Sunday, November 18, 2007

Bill Miller 3Q Letter

Bill Miller is a famous value investor, who has beaten the S&P 500 index for 15 consecutive years from 1991 through 2005.

Here is his latest commentary at Legg Mason:
3Q letter to shareholders
The difference between what is unfolding now and the Crash of '87, or the problems with Long-Term Capital Management in 1998, is that they were confined to Wall Street, whereas this issue extends to Main Street and to the value of the biggest asset of most consumers, their house.
One of the enduring features of the findings in behavioral psychology as it applies to finance, a subject I have discussed many times over the years, is the almost complete inability of those who are aware of them to actually apply them. You can attend Richard Zeckhauser’s seminars at Harvard, read lots of articles and case studies, be reminded of how recency bias, or anchoring, or the representative fallacy, or myopic loss aversion impair clear thinking and skew decision making, and still fall prey to them and others of their ilk the moment you are confronted with real world situations.

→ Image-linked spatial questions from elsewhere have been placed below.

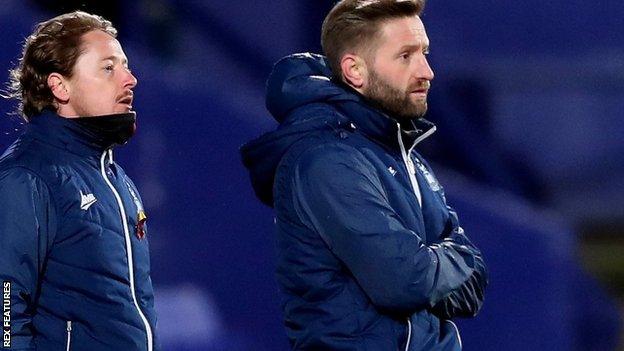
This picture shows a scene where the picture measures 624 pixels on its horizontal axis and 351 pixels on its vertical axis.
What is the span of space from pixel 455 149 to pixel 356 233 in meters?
3.14

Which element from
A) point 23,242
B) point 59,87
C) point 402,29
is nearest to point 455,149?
point 402,29

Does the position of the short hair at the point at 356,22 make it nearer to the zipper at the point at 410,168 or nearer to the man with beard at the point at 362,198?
the man with beard at the point at 362,198

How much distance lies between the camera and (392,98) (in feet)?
8.38

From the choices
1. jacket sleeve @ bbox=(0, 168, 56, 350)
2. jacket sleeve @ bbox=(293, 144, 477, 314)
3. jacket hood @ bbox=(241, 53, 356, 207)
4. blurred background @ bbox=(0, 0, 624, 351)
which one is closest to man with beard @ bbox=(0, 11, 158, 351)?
jacket sleeve @ bbox=(0, 168, 56, 350)

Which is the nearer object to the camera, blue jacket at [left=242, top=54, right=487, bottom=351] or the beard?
blue jacket at [left=242, top=54, right=487, bottom=351]

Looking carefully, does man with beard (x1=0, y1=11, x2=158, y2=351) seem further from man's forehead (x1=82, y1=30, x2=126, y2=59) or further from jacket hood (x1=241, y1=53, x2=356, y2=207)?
jacket hood (x1=241, y1=53, x2=356, y2=207)

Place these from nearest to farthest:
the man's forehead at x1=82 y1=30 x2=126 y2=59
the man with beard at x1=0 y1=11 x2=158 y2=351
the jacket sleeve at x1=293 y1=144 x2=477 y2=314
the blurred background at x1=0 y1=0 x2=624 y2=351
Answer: the jacket sleeve at x1=293 y1=144 x2=477 y2=314
the man with beard at x1=0 y1=11 x2=158 y2=351
the man's forehead at x1=82 y1=30 x2=126 y2=59
the blurred background at x1=0 y1=0 x2=624 y2=351

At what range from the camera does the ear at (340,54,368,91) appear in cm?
258

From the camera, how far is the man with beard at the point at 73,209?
2.43 m

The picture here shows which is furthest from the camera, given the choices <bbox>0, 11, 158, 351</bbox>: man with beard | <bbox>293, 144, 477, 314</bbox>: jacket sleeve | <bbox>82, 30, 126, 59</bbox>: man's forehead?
<bbox>82, 30, 126, 59</bbox>: man's forehead

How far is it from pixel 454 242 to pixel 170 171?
5.57ft

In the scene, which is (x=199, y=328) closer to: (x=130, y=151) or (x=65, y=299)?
(x=130, y=151)

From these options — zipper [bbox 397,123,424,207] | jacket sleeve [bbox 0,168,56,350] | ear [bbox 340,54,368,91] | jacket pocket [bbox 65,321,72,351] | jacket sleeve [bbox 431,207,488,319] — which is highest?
ear [bbox 340,54,368,91]

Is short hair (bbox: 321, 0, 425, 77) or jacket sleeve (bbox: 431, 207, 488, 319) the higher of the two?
short hair (bbox: 321, 0, 425, 77)
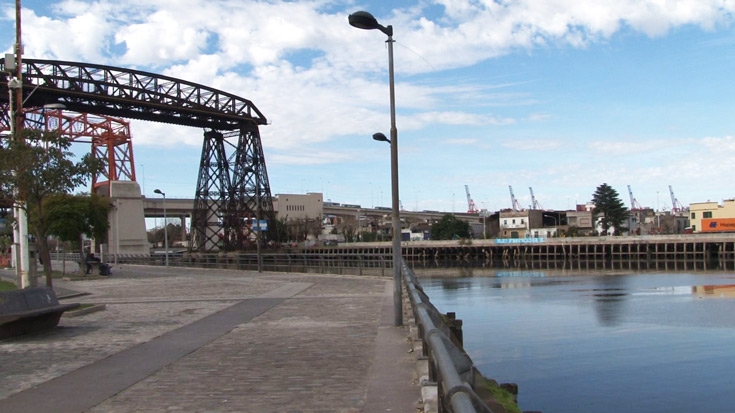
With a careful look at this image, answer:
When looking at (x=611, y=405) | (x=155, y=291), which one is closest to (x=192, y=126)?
(x=155, y=291)

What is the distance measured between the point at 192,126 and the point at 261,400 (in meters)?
50.4

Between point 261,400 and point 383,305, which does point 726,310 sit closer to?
point 383,305

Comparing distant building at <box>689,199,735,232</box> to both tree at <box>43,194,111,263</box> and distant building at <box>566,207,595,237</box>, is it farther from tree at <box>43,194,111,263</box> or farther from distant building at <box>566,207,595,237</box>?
tree at <box>43,194,111,263</box>

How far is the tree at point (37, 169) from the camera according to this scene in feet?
57.3

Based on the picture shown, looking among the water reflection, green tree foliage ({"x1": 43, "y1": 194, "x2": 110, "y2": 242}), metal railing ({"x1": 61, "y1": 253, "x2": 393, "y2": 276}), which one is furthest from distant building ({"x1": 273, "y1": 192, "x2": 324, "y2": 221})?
the water reflection

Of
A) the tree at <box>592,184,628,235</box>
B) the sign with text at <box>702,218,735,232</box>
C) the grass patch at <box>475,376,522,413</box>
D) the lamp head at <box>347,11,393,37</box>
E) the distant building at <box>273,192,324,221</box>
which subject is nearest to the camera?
the grass patch at <box>475,376,522,413</box>

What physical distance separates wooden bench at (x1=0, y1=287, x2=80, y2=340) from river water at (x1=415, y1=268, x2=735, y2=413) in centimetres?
855

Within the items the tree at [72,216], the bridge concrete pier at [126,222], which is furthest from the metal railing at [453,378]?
the bridge concrete pier at [126,222]

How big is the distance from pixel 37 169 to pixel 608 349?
592 inches

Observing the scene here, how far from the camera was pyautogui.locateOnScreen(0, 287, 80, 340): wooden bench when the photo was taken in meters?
12.0

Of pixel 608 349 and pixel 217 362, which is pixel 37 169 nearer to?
pixel 217 362

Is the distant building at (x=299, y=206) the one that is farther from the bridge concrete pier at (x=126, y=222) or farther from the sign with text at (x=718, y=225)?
the sign with text at (x=718, y=225)

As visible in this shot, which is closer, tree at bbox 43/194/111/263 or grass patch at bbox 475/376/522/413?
grass patch at bbox 475/376/522/413

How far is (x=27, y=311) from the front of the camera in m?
12.5
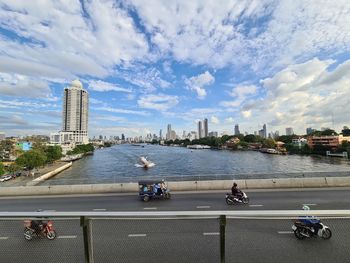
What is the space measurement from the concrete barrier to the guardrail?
17.6m

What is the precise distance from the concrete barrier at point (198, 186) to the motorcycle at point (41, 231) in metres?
17.2

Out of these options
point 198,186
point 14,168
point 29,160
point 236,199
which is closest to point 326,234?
point 236,199

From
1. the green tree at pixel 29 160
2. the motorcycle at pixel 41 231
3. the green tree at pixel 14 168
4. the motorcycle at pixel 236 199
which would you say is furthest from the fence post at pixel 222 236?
the green tree at pixel 14 168

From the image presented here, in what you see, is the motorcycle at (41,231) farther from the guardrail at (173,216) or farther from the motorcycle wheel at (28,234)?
the guardrail at (173,216)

The recent precipitous decline in financial stocks, especially those related to housing, which sent Countrywide Financial (CFC) to $12 last week, and led to 20 to 30% drops in financial guarantors in a day or so—after they had already dropped between 25 and 50% this year—is a case in point. After falling 20% in a only a few days on no news, and this after being down 50% for the year, CFC rallied over 30% in one day once they reported their results and indicated they would be profitable for the 4th quarter and expect to earn a reasonable return on equity of 10-15% for all of 2008. The price action on both sides was driven by emotion – first fear, then relief – and was hardly the result of a careful analysis of Countrywide’s long term business value. That, by the way, we think is in the $40’s compared to its current price of about $14-15.